Going back to the two original questions, here is where I personally stand on the issue:
|One||What are the vulnerabilities, how bad are they, and what can be done?|
One, if the vulnerabilities exist: It is very likely that these vulnerabilities are real. A secondary attack vector that could install monitoring software might be part of a multi-layer attack, but offering a place for indiscriminant monitoring of compromised systems can be seen as an important hole to fix. At this point, the nearest trusted source we have that these vulnerabilities are real is from Alex Ionescu, a Windows Internals Expert who works for CrowdStrike, one of the companies that CTS-Labs says has the full disclosure documents. That is still a stage a bit far from us to warrant a full confirmation. Given that Trail of Bits required 4-5 days to examine CTS-Labs work, I suspect it will take AMD a similar amount of time to do so. If that is the case, AMD might have additional statements either on Friday or Monday, either confirming or rebutting the issues, and discussing future action.

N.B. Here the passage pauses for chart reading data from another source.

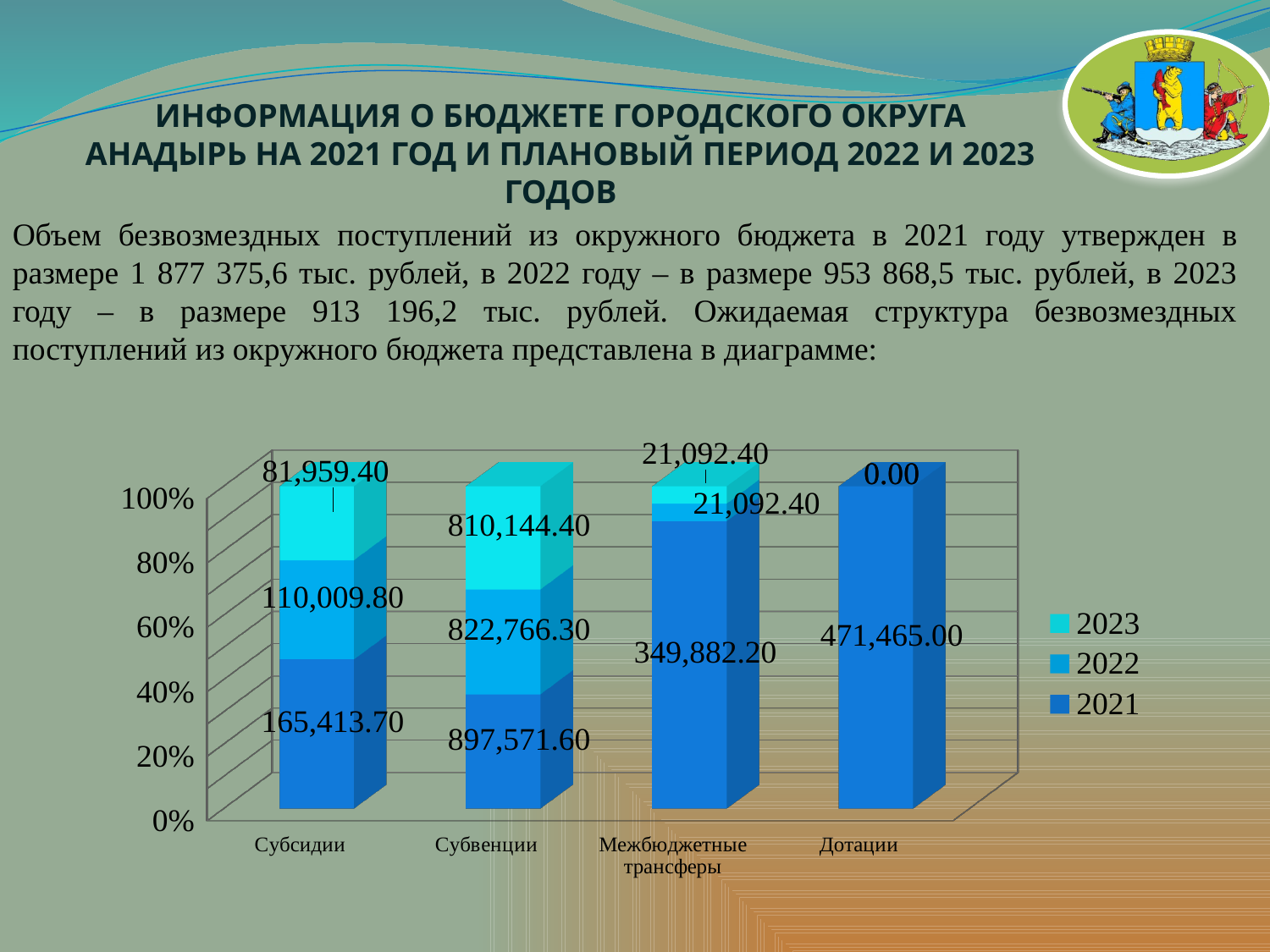
How many series does the legend list? 3 What is the value for Субвенции in the 2023 series? 810,144.40 What is the total of the three values in the Субвенции bar? 2,530,482.30 How many categories are shown on the x axis? 4 What is the value for Субсидии in the 2021 series? 165,413.70 What kind of chart is shown on the slide? Stacked bar chart What is the value for Межбюджетные трансферы in the 2022 series? 21,092.40 What is the value for Дотации in the 2021 series? 471,465.00 Which category has the highest value in the 2021 series? Субвенции Which is larger in the 2021 series: Межбюджетные трансферы or Дотации? Дотации What is the difference between the 2021 and 2022 values for Субсидии? 55,403.90 Which category has the lowest value in the 2021 series? Субсидии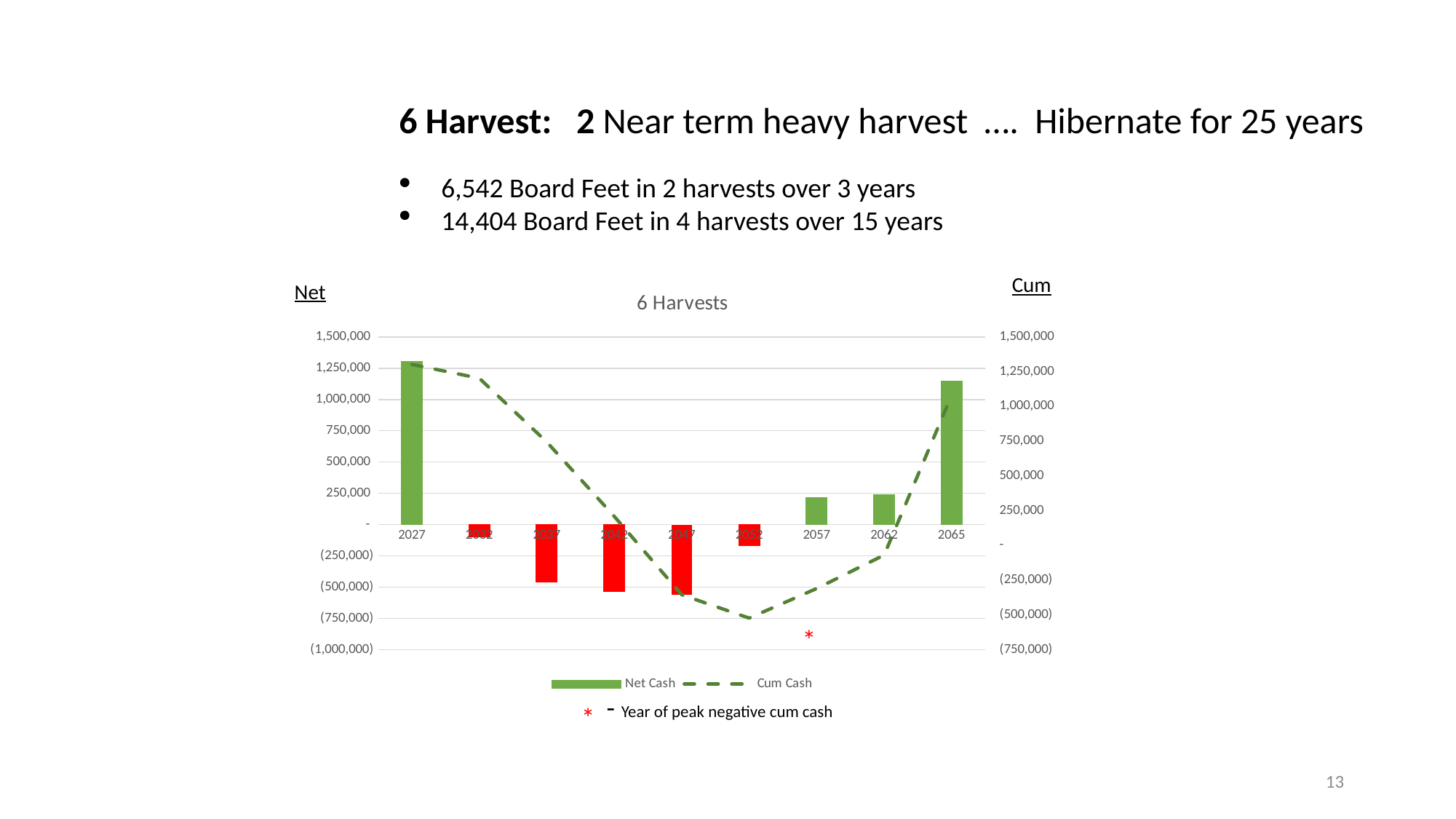
What is the title of the chart? 6 Harvests How many series does the chart legend list? 2 How many years are shown on the x axis of the chart? 9 Which is larger, the Net Cash bar for 2027 or for 2065? 2027 What are the two series named in the chart legend? Net Cash and Cum Cash Is the Net Cash value for 2037 greater or less than (250,000)? less Does the Cum Cash line rise or fall between 2027 and 2052? fall What kind of chart is shown on the slide? bar chart with a dashed line Is the Net Cash value for 2065 greater or less than 1,000,000? greater Is the Net Cash value for 2027 greater or less than 1,000,000? greater Which year has the highest Net Cash bar? 2027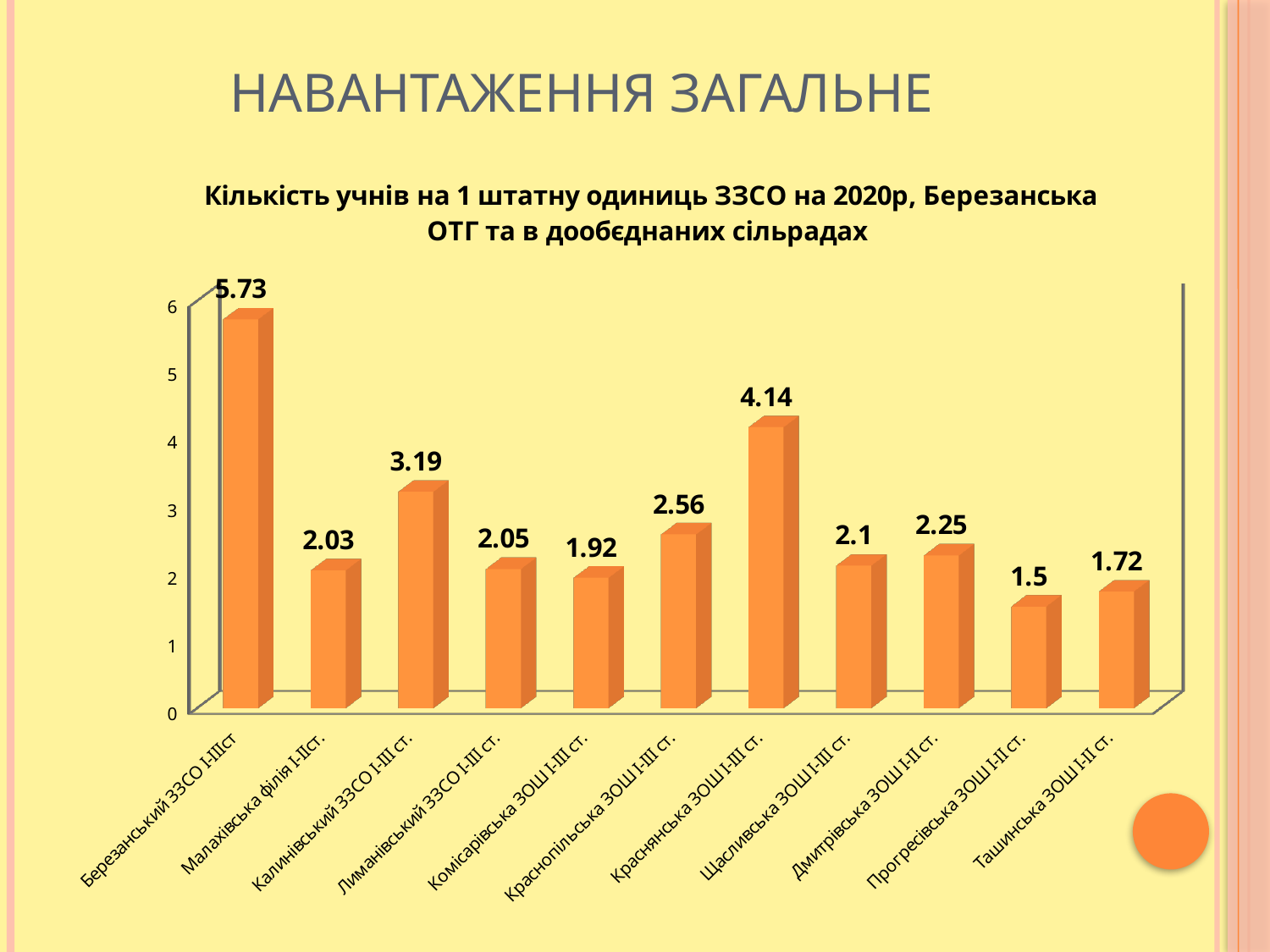
Is the value for Комісарівська ЗОШ І-ІІІ ст. greater or less than 2? less What is the difference between the values for Березанський ЗЗСО І-ІІІст and Краснянська ЗОШ І-ІІІ ст.? 1.59 What is the value for Малахівська філія І-ІІст.? 2.03 What is the value for Прогресівська ЗОШ І-ІІ ст.? 1.5 What is the difference between the values for Ташинська ЗОШ І-ІІ ст. and Прогресівська ЗОШ І-ІІ ст.? 0.22 What is the value for Краснянська ЗОШ І-ІІІ ст.? 4.14 What is the value for Калинівський ЗЗСО І-ІІІ ст.? 3.19 How many categories are shown on the chart? 11 Which category has the lowest value? Прогресівська ЗОШ І-ІІ ст. Which category has the highest value? Березанський ЗЗСО І-ІІІст What kind of chart is shown on the slide? bar chart Which is larger, the value for Краснопільська ЗОШ І-ІІІ ст. or the value for Дмитрівська ЗОШ І-ІІ ст.? Краснопільська ЗОШ І-ІІІ ст.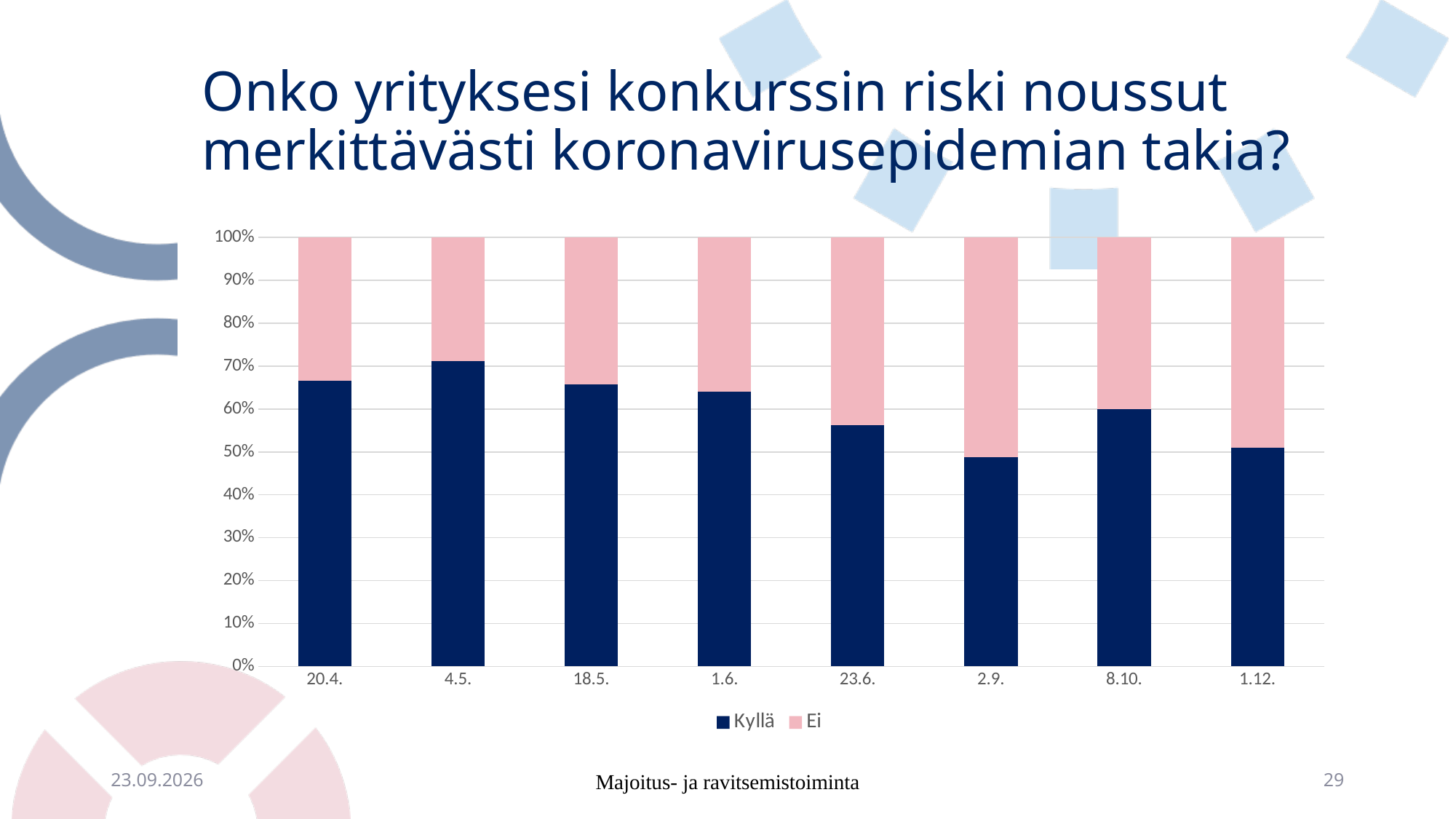
Is the Kyllä share for 23.6. greater or less than 50%? greater Which date has the lowest share of Kyllä? 2.9. Is the Kyllä share for 20.4. greater or less than 70%? less Which has a larger Ei share, 2.9. or 20.4.? 2.9. Which date has the highest share of Kyllä? 4.5. How many dates (categories) are shown on the x axis? 8 Is the Kyllä share for 1.6. greater or less than 60%? greater Does the Kyllä share rise or fall from 4.5. to 2.9.? fall Which colour represents the Ei series? Pink Which has a larger Kyllä share, 4.5. or 2.9.? 4.5. What kind of chart is shown on the slide? Stacked bar chart How many series does the legend list? 2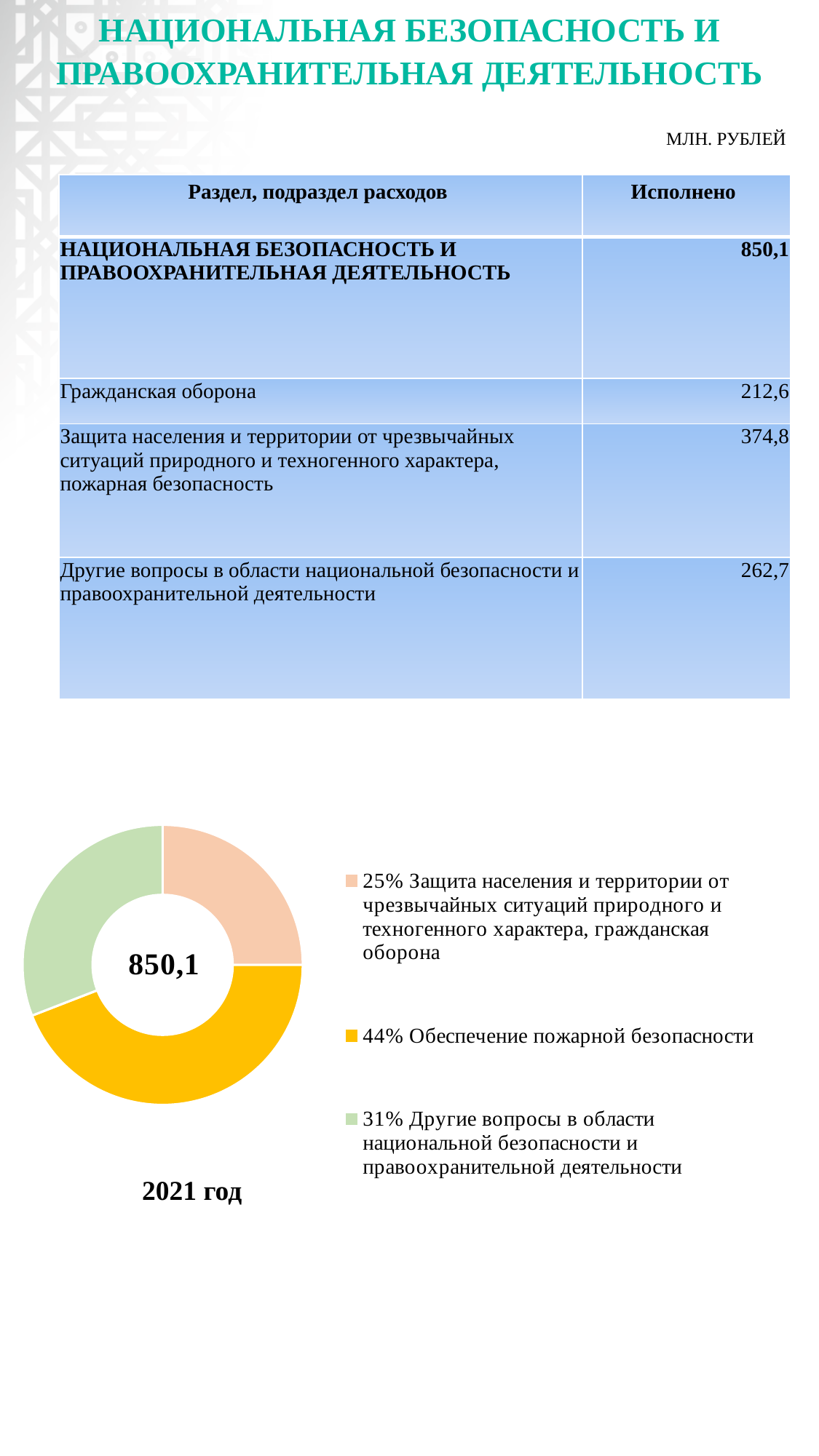
Which category has the smallest slice in the doughnut chart? Защита населения и территории от чрезвычайных ситуаций природного и техногенного характера, гражданская оборона What share of the doughnut chart does "Другие вопросы в области национальной безопасности и правоохранительной деятельности" take? 31% What kind of chart is shown at the bottom of the slide? Doughnut (pie) chart What share of the doughnut chart does "Обеспечение пожарной безопасности" take? 44% How many entries does the legend of the doughnut chart list? 3 Which category has the largest slice in the doughnut chart? Обеспечение пожарной безопасности How many slices does the doughnut chart have? 3 In the doughnut chart, which is larger: the share for "Обеспечение пожарной безопасности" or the share for "Другие вопросы в области национальной безопасности и правоохранительной деятельности"? Обеспечение пожарной безопасности What share of the doughnut chart does "Защита населения и территории от чрезвычайных ситуаций природного и техногенного характера, гражданская оборона" take? 25% What total value is printed in the centre of the doughnut chart? 850,1 By how many percentage points does the share for "Обеспечение пожарной безопасности" exceed the share for "Защита населения и территории от чрезвычайных ситуаций природного и техногенного характера, гражданская оборона" in the doughnut chart? 19 percentage points What year label is shown beneath the doughnut chart? 2021 год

|Two||Who are CTS-Labs, how come their approach to reasonable responsible disclosure differs to other security firms, how come a number of elements about the disclosure are atypical of a security firm, what is thier financial model, and who are their clients?|
Two, the status of CTS-Labs: I’m more than willing to entertain the fact that as a first public high-level disclosure, a security company can be out of step with a few of the usual expected methods of responsible disclosure and presentation. A number of new security companies that want to make a name for themselves have to be bold and brash to get new customers, however we have never quite seen it to this extent – normally the work speaks for itself, of the security company will develop a relationship with the company with the vulnerability and earn its kudos that way. The fact that CTS-Labs went with a polished website (with nine links to download the whitepaper, compared to the Meltdown/Spectre websites that had one), and a PR firm is definitely a different take. The unilateral reasoning for a 0-day/1-day disclosure, followed by a self-rebuttal when presented with a more significant issue, shows elements of inconsistency in their immediate judgement. The lack of CVEs ready to go, despite the employees having many years of experience, as well as experience in the Israeli equivalent of the NSA in Unit 8200, does seem as opposites; an experienced security team would be ready. The swift acceptance that cloud-based systems are vulnerable but then going straight into doom and gloom, despite the limited attack surface in that market, shows that they are focusing on the doom and gloom. The reluctance for CTS-Labs to talk about clients and funding, or previous projects, was perhaps to be expected.
The initial downside of this story coming into the news was the foreboding question of ‘is this how we are going to do security now?’. Despite the actions of CTS and their decision to go with a 24-hour period, after speaking to long-term industry experts at high profile technology companies, a standard 0-180 day pre-disclosure period is still the primary standard that manufacturers would expect security companies to adhere with to actively engage with responsible information and verification. We were told that to go beyond/behind this structure ultimately formulates a level of distrust between the company, the security agency, and potentially the clients, regardless of the capabilities of the security researchers or the severity of the issues found; moreso if the issues are blown out of proportion in relation to their nature and attack surface.